Aziz NESİN soyadını nasıl aldığını şöyle anlatır; herkes harıl harıl kendine soyadı arıyordu. Fareyi görünce masanın üstüne çıkan adam CESUR, cebinde beş kuruşu olmayan gariban ZENGİN soyadını alıyordu. Buna ilaveten şöyle Türk böyle Türk böbürlenmeleri gırla gidiyordu. Ben kendime sordum “Yahu Aziz sen nesin, bir cevap bulmadım ama belki ilerde bulurum diye NESİN soyadını aldım.”

Şimdi aynı soruyu kendime soruyorum. Sami Yaşar ÖLÇER sen kimsin?

Bu sorunun cevabını rahmetli Erdal İNÖNÜ hatıralarında vermiş benim adıma’’ben felsefe okumak istiyordum. Babam razı olmadı fizik okudum. Ama aklım hep felsefede kaldı. Filozofları incelediğimde anladım ki ben bir ‘’HİÇİM.’’

Bunu anladıktan sonra hiç hiddetlenemedim, yumruğumu masaya hiç vuramadım, sesimi hiç yükseltemedim. Çantamı kimseye taşıtmadım ve arabamın kapısını kendim açtım. Onun için politikada hiç başarılı olamadım.’’

İşte bende amirlik yaptığım her makamda hiç bağıramadım. Odacımın ve şoförümün isminin sonuna hep bey sıfatını ekledim. Hiddetleneceğim sırada onlardan biri olan babam aklıma geldi ve hep sustum.

Tek oda (bir oda bir salon değil) toprak damlı, odaya devamlı damdan toprak dökülen bir evin çocuğuyum ben. Evimizde neredeyse yiyecek hiçbir şey yokken ‘’neyimiz eksik oğlum her şeyimiz var Allaha şükür’’diyen bir anne ile hiçbir zaman sesini yükseltmeyen bizi bir fiske bile vurmadan yetiştiren bir babanın oğluyum ben. Annemin her şeye şükretmesi ve babamın bu sükuneti hayatımı şekillendirdi.

Hayatımın kırılma noktaları, hiçbir şeyin planladığımız gibi gitmediği ama hep hayrımıza olduğunu iyice anlamamızı sağlayan olaylar olmuştur.

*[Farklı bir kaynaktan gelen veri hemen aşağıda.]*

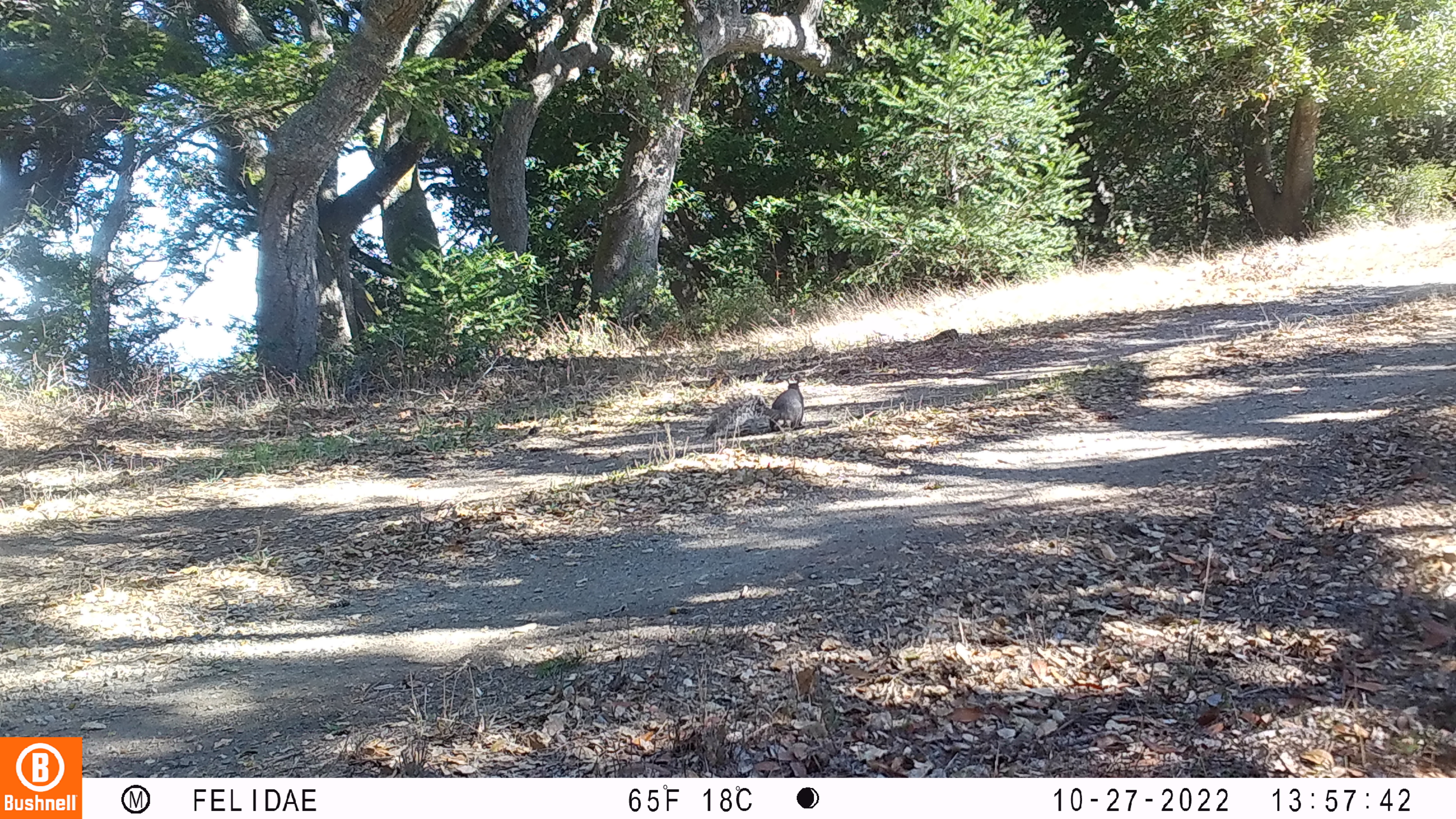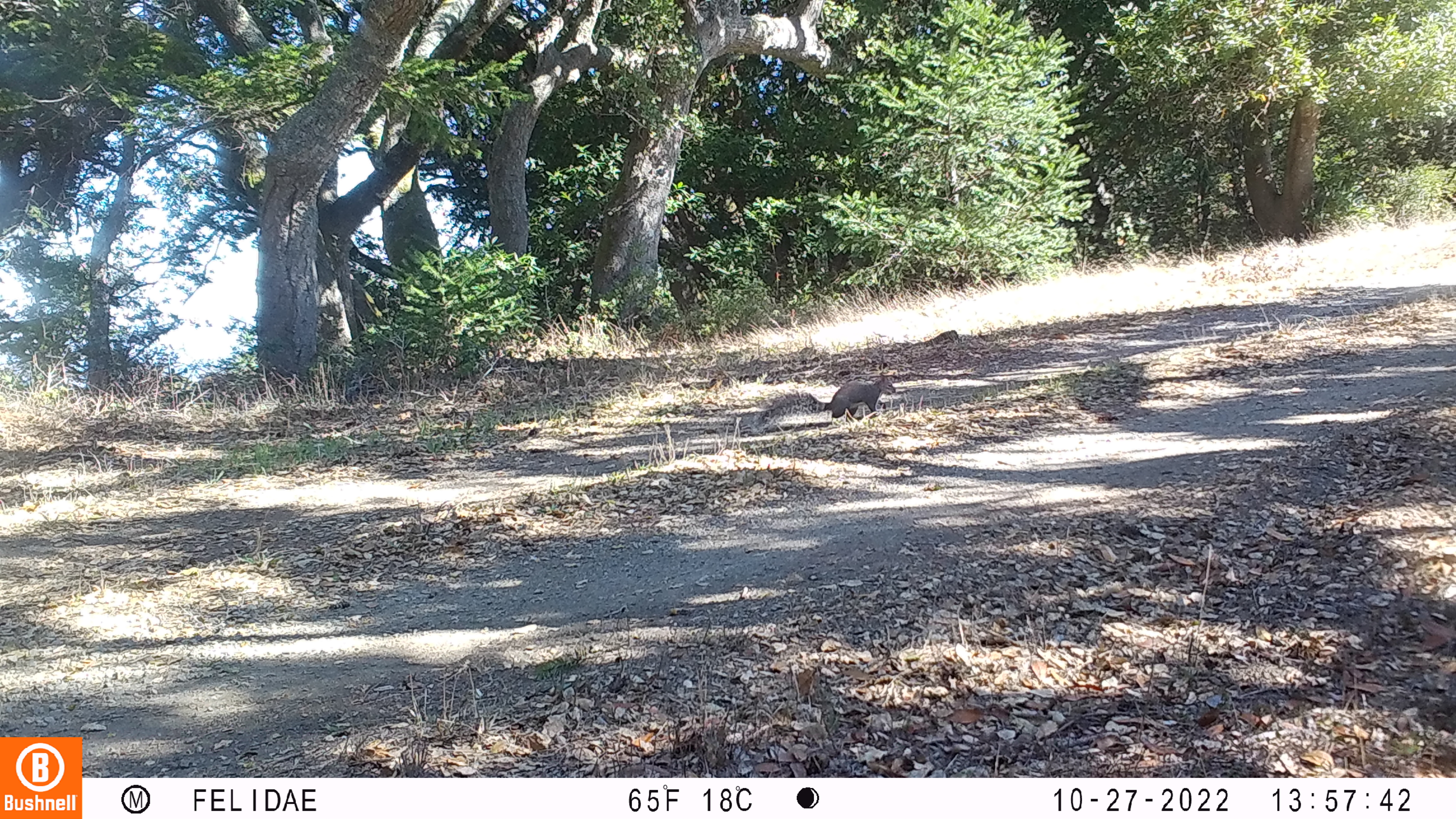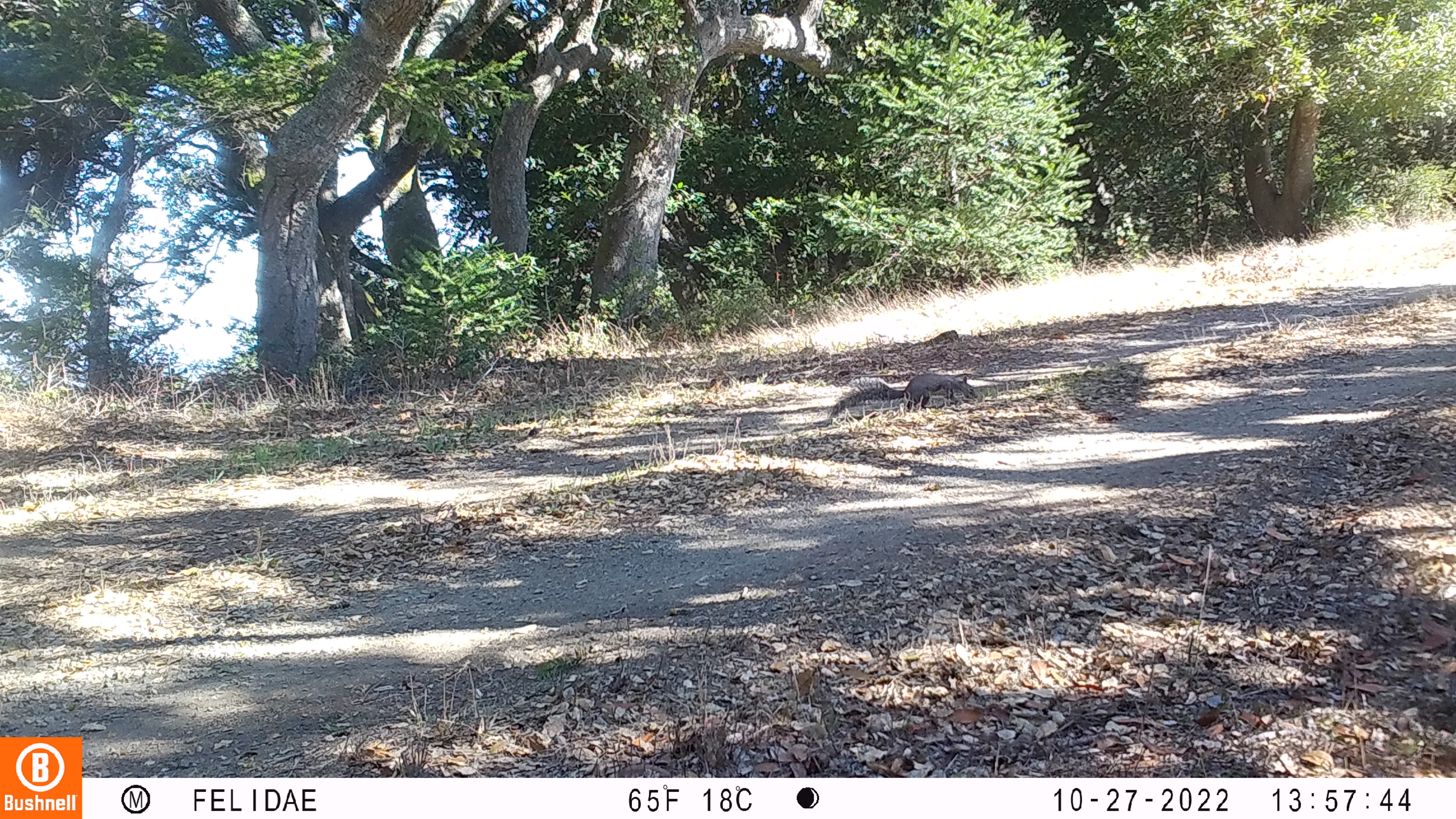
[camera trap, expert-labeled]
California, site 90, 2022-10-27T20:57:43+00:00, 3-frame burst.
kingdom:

Bunların ilki benim için daima bir ağabeyin ötesinde saydığım Turgut ÖLÇER’İN annemin muhalefetine rağmen beni İstanbul Vefa Lisesine kaydettirmesidir. Yüzme öğrenmek için sandaldan denize atılan adam gibi Karaman’dan İstanbul’a geldim tamamen yalnızdım.

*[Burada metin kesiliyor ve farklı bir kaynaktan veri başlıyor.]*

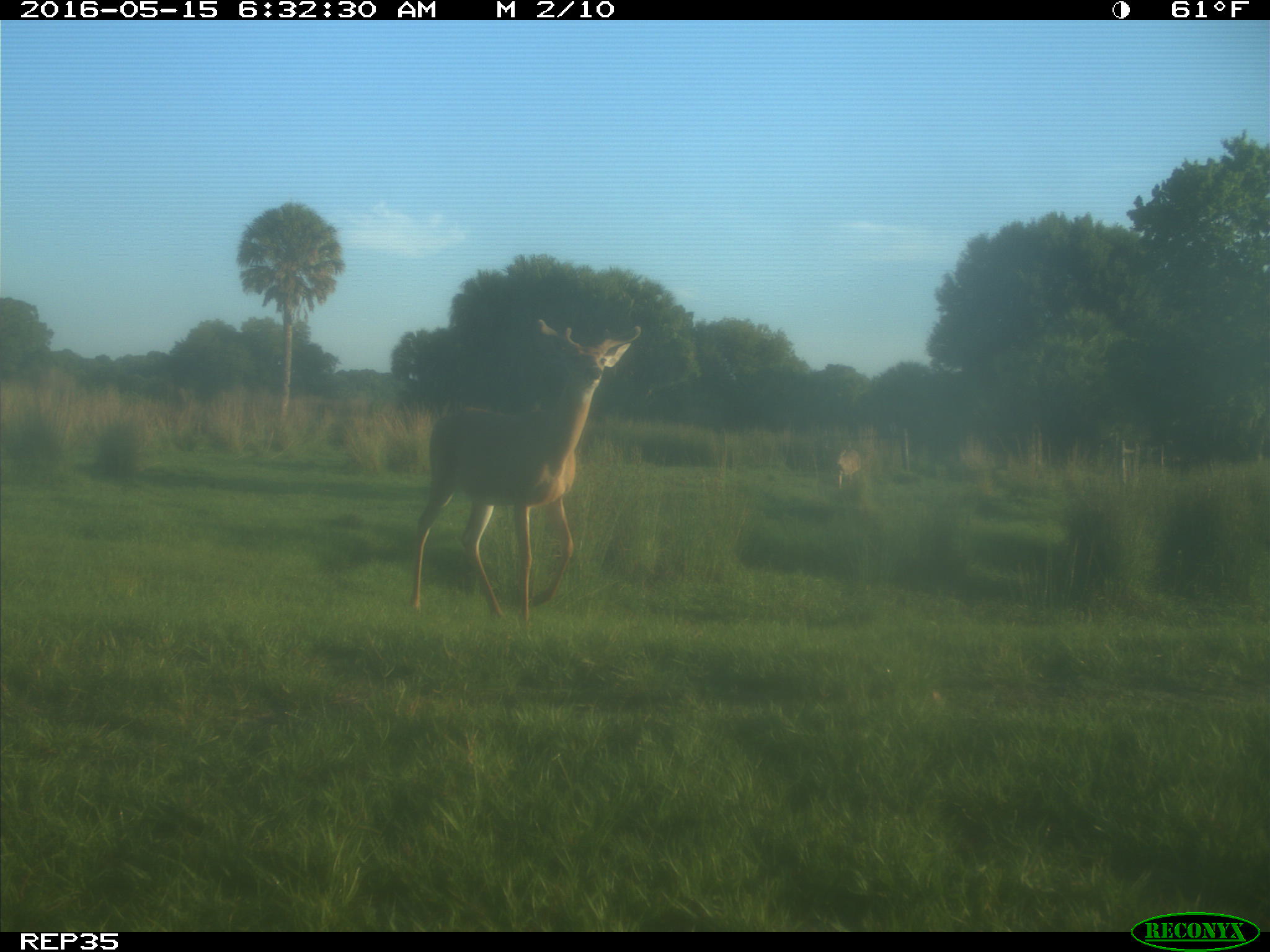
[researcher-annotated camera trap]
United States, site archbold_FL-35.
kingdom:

Lisedeki bir olay hayatımı tamamen değiştiriyordu. Öğlen saat üçten sonra okul tatil. Herkes gidiyor biz yatılılar kalıyoruz. Top oynuyoruz. Derken bir arkadaşımız’’hepimiz sırayla geçen bir kıza laf atalım’’ dedi. Bayıldık bu fikre.  Yahu senin neyine laf atmak filan. Bir yıl kız şubesinde okuyup ta bir tek kızla konuşamamış bir adamsın. Laf attığın kız evet dese bile konuşabilecek misin ki şeytan dürttü işte sırası gelen geçen bir kıza laf atıyor. Kızlar ‘’terbiyesiz’’ diyorlar ‘’utanmaz’’ diyorlar gülüşüyoruz derken sıra bana geldi, gelen kıza bir şeyler söyledim kız gülümsedi, parmaklıklara yanaştı,’’sen misin’’bana laf atan dedi. Ben başarılı olmanın gururunu taşıyorum tabi. Fakat devamında gelen cümle hepimizi perişan etti.’’Ben müdür Ziver beyin kızıyım’’insan bu kadar şansız olabilir mi? İstanbul da on binlerce kız var sana müdürün kızı rastlasın. Kız babasına söylese bittim ben. Direkt okuldan atılma. Anama babama ağabeyime ne derim. “Bir kıza laf attım okuldan attılar’’ neyse kız babasına söylemedi de lise hayatım devam etti.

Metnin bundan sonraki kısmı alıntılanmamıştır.